This French Buttercream is SO LUXURIOUS! Silky, rich, and smooth, it elevates any dessert with its classic custard-like flavor and creamy texture.
Prep Time20 minutes
Cook Time15 minutes
Total Time35 minutes
Course: Dessert
Cuisine: French
Keyword: Buttercream, Classic, Frosting, Rich, Silky
Servings: 8 servings

Ingredients

  • 8 large egg yolks
  • 1 cup granulated sugar
  • ½ cup water
  • 1 cup unsalted butter room temperature
  • 1 pinch salt
  • 2 teaspoons vanilla extract or vanilla bean paste

Instructions

French Buttercream Made Stepwise

  • In a heavy-bottomed saucepan, combine 1 cup granulated sugar and ½ cup water. Place the pan over medium heat, stirring gently until the sugar dissolves. Attach your candy thermometer and allow the syrup to reach 240°F (115°C), known as the soft-ball stage. Avoid stirring once it reaches this temperature to prevent crystallization.
  • While the syrup is heating, place the 8 large egg yolks in a heatproof bowl. Begin whisking them with a stand mixer or by hand until they become pale and slightly frothy. This aeration is key to the light texture of your French Buttercream.
  • Once the syrup hits 240°F, slowly pour it in a thin stream into the whisked egg yolks while continuing to whisk vigorously. This gradual mixing prevents the yolks from curdling. Continue whisking until the mixture cools down to room temperature and thickens to a ribbon-like consistency.
  • With your mixer on medium speed, begin adding the 1 cup unsalted butter (room temperature) piece by piece to the cooled egg yolk mixture.
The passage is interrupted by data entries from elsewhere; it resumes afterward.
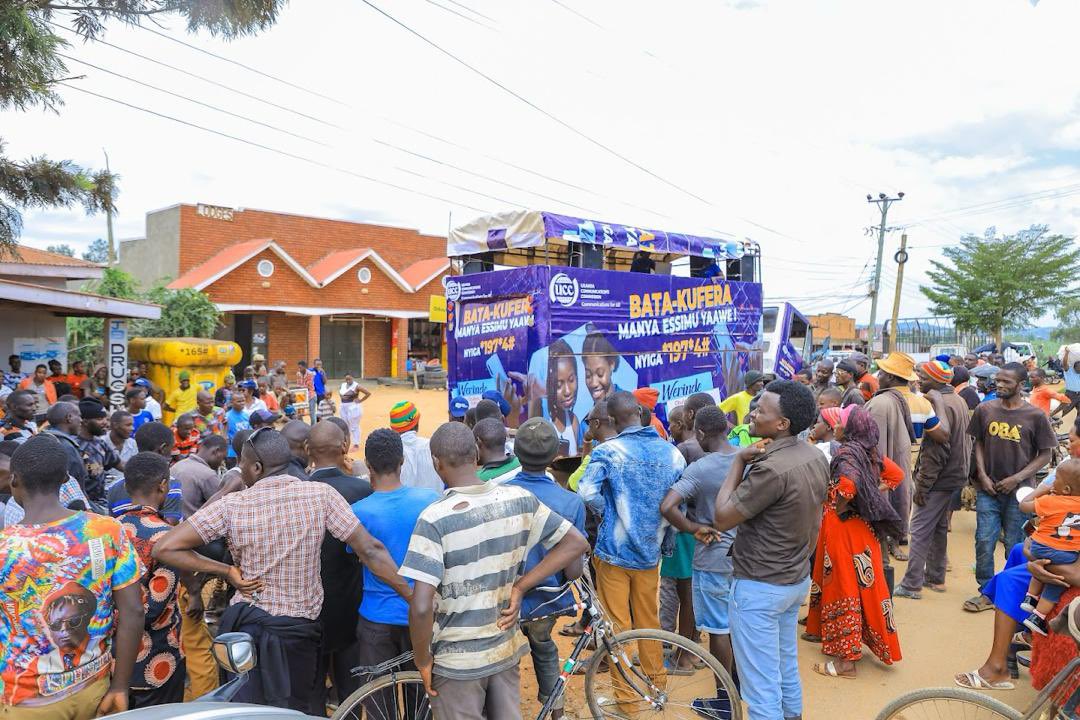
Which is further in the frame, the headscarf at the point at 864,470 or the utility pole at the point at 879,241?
the utility pole at the point at 879,241

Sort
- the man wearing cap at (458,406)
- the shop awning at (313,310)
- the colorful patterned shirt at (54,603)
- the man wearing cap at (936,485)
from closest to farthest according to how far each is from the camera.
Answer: the colorful patterned shirt at (54,603)
the man wearing cap at (936,485)
the man wearing cap at (458,406)
the shop awning at (313,310)

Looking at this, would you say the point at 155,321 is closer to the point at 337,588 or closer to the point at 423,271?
the point at 423,271

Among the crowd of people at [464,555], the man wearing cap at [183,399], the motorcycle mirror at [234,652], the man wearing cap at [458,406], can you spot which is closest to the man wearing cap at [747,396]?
the crowd of people at [464,555]

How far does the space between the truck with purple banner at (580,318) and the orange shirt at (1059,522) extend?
5247 mm

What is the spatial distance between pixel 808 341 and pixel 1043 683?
15.9 meters

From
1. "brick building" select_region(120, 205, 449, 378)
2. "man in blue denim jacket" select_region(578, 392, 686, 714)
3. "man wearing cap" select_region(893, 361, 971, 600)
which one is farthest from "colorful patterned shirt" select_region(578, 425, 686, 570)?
"brick building" select_region(120, 205, 449, 378)

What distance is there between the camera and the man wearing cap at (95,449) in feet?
19.2

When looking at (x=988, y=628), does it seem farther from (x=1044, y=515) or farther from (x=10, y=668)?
(x=10, y=668)

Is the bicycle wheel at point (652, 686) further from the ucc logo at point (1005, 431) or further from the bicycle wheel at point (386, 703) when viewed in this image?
the ucc logo at point (1005, 431)

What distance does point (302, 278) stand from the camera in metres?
27.1

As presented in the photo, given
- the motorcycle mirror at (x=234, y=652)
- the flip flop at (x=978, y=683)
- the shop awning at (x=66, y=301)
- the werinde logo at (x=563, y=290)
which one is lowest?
the flip flop at (x=978, y=683)

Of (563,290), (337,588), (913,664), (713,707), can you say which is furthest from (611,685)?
(563,290)

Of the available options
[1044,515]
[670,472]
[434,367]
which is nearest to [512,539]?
[670,472]

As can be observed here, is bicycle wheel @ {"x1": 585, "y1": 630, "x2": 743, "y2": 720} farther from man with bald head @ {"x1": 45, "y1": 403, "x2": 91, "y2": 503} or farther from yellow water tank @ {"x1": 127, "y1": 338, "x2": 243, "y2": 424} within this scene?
yellow water tank @ {"x1": 127, "y1": 338, "x2": 243, "y2": 424}
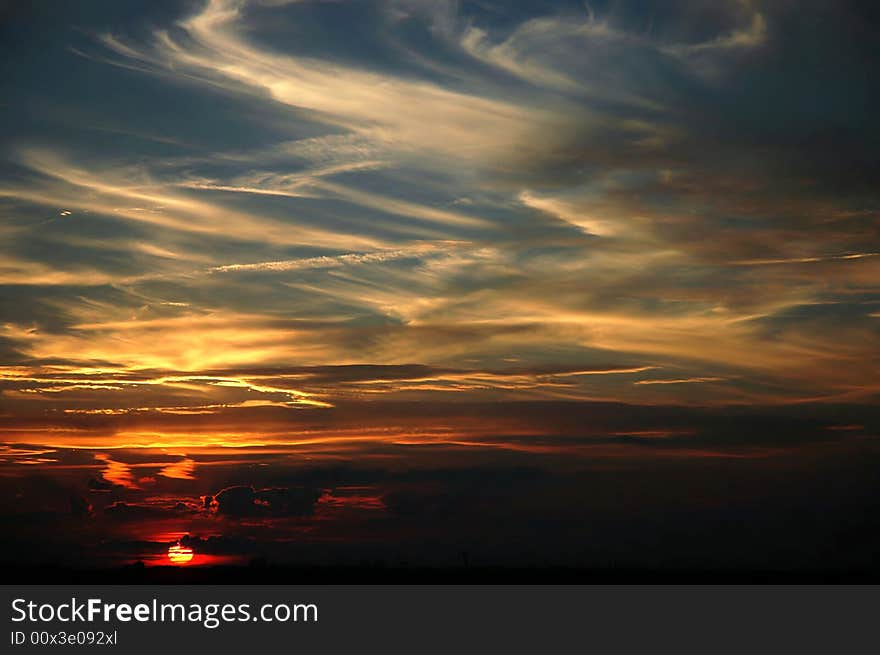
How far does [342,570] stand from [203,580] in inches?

Keep beating until the buttercream becomes smooth, silky, and fluffy. If the mixture appears curdled or separated, continue beating until it comes together.
  • Add a pinch of salt and 2 teaspoons of vanilla extract or vanilla bean paste. Beat gently to combine. Taste and adjust vanilla or salt if needed. Your French Buttercream is now ready to frost cakes, fill pastries, or decorate cupcakes.

Equipment

  • Heavy-bottomed saucepan
  • Stand mixer or hand mixer
  • Candy thermometer
  • Heatproof Bowl
  • Whisk attachment or balloon whisk
  • Spatula

Notes

  • Use a candy thermometer to ensure the sugar syrup reaches the correct soft-ball stage for a smooth texture.
  • Butter should be at room temperature to avoid curdling when incorporated into the egg yolk mixture.
  • Store French Buttercream in an airtight container in the refrigerator for up to 5 days; re-whip before using.
  • Freeze for up to 1 month; thaw overnight in the fridge and re-whip before use.
  • If buttercream curdles or separates, continue beating or chill briefly and re-whip to restore texture.